Лишь где-то на полпути к деревне Грация вернулась к реальности — и увидела, что на тропе лежат листья: ржавые, обугленные, покрытые тускло зеленеющей плесенью, что необычайно много на обочине пробилось сквозь спрессованную хвою бледно-розовых, в желтых пупырышках, мухоморов, и услышала дальнюю кукушку, безразличным голосом ведущую монотонный отсчет времени. А еще до Грации донеслись женские возбужденные голоса, и, непонятно по какой причине ускорив свой ныряющий шаг, за первым же поворотом она увидела невдалеке знакомые — плотные, крутоплечие и широкобедрые — фигуры пуховских жительниц. Сомнений не было: в свой час и своей дорогой возвращались поварихи и кладовщицы. Просторные, в крупных цветах платья, как бы позаимствовавшие у природы ее яркие краски. Толстые икры и мерно — механически — движущиеся мощные шары окороков. Неподъемные сумки, от которых напряженно вздувались жилами оголенные шеи и, казалось, вот-вот должны были лопнуть даже привыкшие к тяжелой работе руки… В общем, все было как всегда. И только не крался за ними безалаберный пес Гришка, прожорливый и вечно голодный, существо преданное и в то же время до кончиков ушей погрязшее в своих собачьих инстинктах. Наверное, сантехник Бабуров уже отволок его в овраг и засыпал там землей. И теперь уже никто не станет воровать украденные у отдыхающих и плохо утаенные сосиски. И некому преследовать этих поварих и кладовщиц, шумно принюхиваясь к их кровавому следу.
— Эй! — крикнула Грация. — Эй! А ну стойте! Кому говорят…
Они и в самом деле остановились. Как по команде обернулись. Помятыми папскими тиарами скособочились марлевые повязки. Лица у женщин были мокрыми, набрякшими от жары и усталости. Но дорогу они перегородили непробиваемой стеной. И Грация невольно сравнила их могучие шары предплечий со своими тонкими руками.
— А-а, — донесся до Грации насмешливый голос, — вон это кто… А я-то подумала.
Тяжелая, одинаковая угрюмость на их лицах сменилась улыбками, но не было в этих улыбках ни доброты, ни приветливости, — только насмешка и злость. И еще, пожалуй, угроза.
— Тебе чего надо? — спросил кто-то.
Грация сжалась: «Куда меня несет? Зачем я лезу в самое пекло?» Надо было сбавить шаг, свернуть с дороги, которую перегородили эти окаменевшие и злобные существа. Каждый шаг давался Грации с необычайным трудом, словно, как много лет назад, ей предстояло, преодолевая хромоту, стыд и страх, выйти одинокой на середину залитой светом людной танцевальной площадки. Но утишить это сближение с преградой, податься в сторону и тем более отступить Грация уже не могла.
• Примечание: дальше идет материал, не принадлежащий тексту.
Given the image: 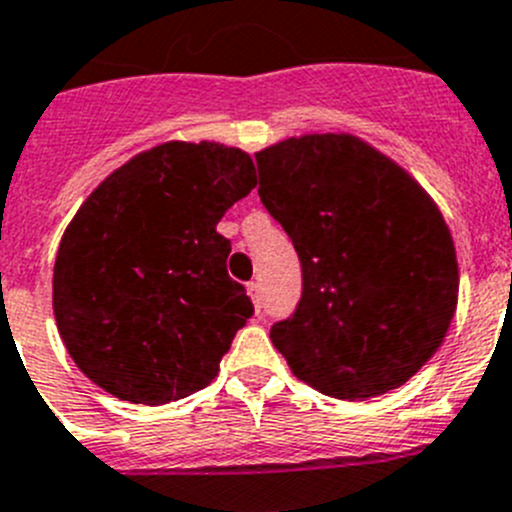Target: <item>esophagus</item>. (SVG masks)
I'll return each instance as SVG.
<instances>
[{
    "mask_svg": "<svg viewBox=\"0 0 512 512\" xmlns=\"http://www.w3.org/2000/svg\"><path fill=\"white\" fill-rule=\"evenodd\" d=\"M247 295L252 297V305H255V310L260 312L262 310V297H260V285L257 282H247Z\"/></svg>",
    "mask_w": 512,
    "mask_h": 512,
    "instance_id": "obj_1",
    "label": "esophagus"
}]
</instances>
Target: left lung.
I'll use <instances>...</instances> for the list:
<instances>
[{
  "mask_svg": "<svg viewBox=\"0 0 512 512\" xmlns=\"http://www.w3.org/2000/svg\"><path fill=\"white\" fill-rule=\"evenodd\" d=\"M255 160L262 205L302 265V297L272 325V345L330 398L405 385L443 345L458 305L455 245L433 197L345 132L290 137Z\"/></svg>",
  "mask_w": 512,
  "mask_h": 512,
  "instance_id": "8db88e82",
  "label": "left lung"
}]
</instances>
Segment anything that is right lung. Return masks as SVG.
Listing matches in <instances>:
<instances>
[{"mask_svg": "<svg viewBox=\"0 0 512 512\" xmlns=\"http://www.w3.org/2000/svg\"><path fill=\"white\" fill-rule=\"evenodd\" d=\"M257 185L250 155L165 142L114 170L59 242L52 307L79 370L119 400L165 405L207 388L255 312L227 275L217 222Z\"/></svg>", "mask_w": 512, "mask_h": 512, "instance_id": "add662e5", "label": "right lung"}]
</instances>
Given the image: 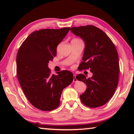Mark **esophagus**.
I'll use <instances>...</instances> for the list:
<instances>
[{
  "label": "esophagus",
  "mask_w": 134,
  "mask_h": 134,
  "mask_svg": "<svg viewBox=\"0 0 134 134\" xmlns=\"http://www.w3.org/2000/svg\"><path fill=\"white\" fill-rule=\"evenodd\" d=\"M73 77H74V78H73V82H76V81H77V80L76 78V75H75V74H74Z\"/></svg>",
  "instance_id": "1"
}]
</instances>
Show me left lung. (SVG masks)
<instances>
[{"label":"left lung","mask_w":134,"mask_h":134,"mask_svg":"<svg viewBox=\"0 0 134 134\" xmlns=\"http://www.w3.org/2000/svg\"><path fill=\"white\" fill-rule=\"evenodd\" d=\"M70 31L85 43L80 69H90L92 77L82 74L76 79L85 83L87 89L80 96L84 105L94 108L103 106L112 98L118 85L119 64L116 47L109 37L93 25L72 27Z\"/></svg>","instance_id":"1"}]
</instances>
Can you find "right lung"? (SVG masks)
<instances>
[{
    "label": "right lung",
    "mask_w": 134,
    "mask_h": 134,
    "mask_svg": "<svg viewBox=\"0 0 134 134\" xmlns=\"http://www.w3.org/2000/svg\"><path fill=\"white\" fill-rule=\"evenodd\" d=\"M70 28L43 29L31 33L19 48L16 73L25 95L32 105L44 111L58 107L63 89L73 80L67 70L51 74L49 61L57 55V47Z\"/></svg>",
    "instance_id": "add662e5"
}]
</instances>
Никогда, даже в первые дни после операции, она не хромала так сильно. Ни разу не было такой всеохватывающей боли в левой ноге — от кончиков пальцев до бедра. Боль проникала в живот, к сердцу, сжимая горло. Но она шла, расстояние постепенно уменьшалось, таяло, каждый новый шаг давался все с большим трудом, становился все невозможней, и когда Грация поняла: «Сейчас, сию секунду, я опущусь на землю… упаду», то вдруг самим по себе возникшим движением схватила бесцельно болтающиеся на груди очки, водрузила их на переносицу, вскинула подбородок и, словно средневековый рыцарь, выкрикивающий в бою имя Прекрасной Дамы, охрипшим голосом прорычала: «Гар-ринча!»
Господи! Да ведь уже целую вечность не была такой легкой, прекрасной — возвышенной! — ее поступь. Она забыла про движение по экстерьеру. Ей не нужен был имидж. Она не чувствовала никакой боли. Она буквально летела — вперед, навстречу этим закаменевшим бабам…
Отпуск у Грации кончился, но в положенный день на работу она не вышла. Начальник отдела офсетных машин Дубровин несколько раз открывал дверь из своего кабинета в общую комнату, где сидело человек двадцать конструкторов, инженеров и технологов, но до обеда Грация так и не появилась. Он уж собрался звонить ей домой: «Черт побери, в чем дело?!», но за минуту до перерыва к Дубровину зашел главный конструктор Рожнов.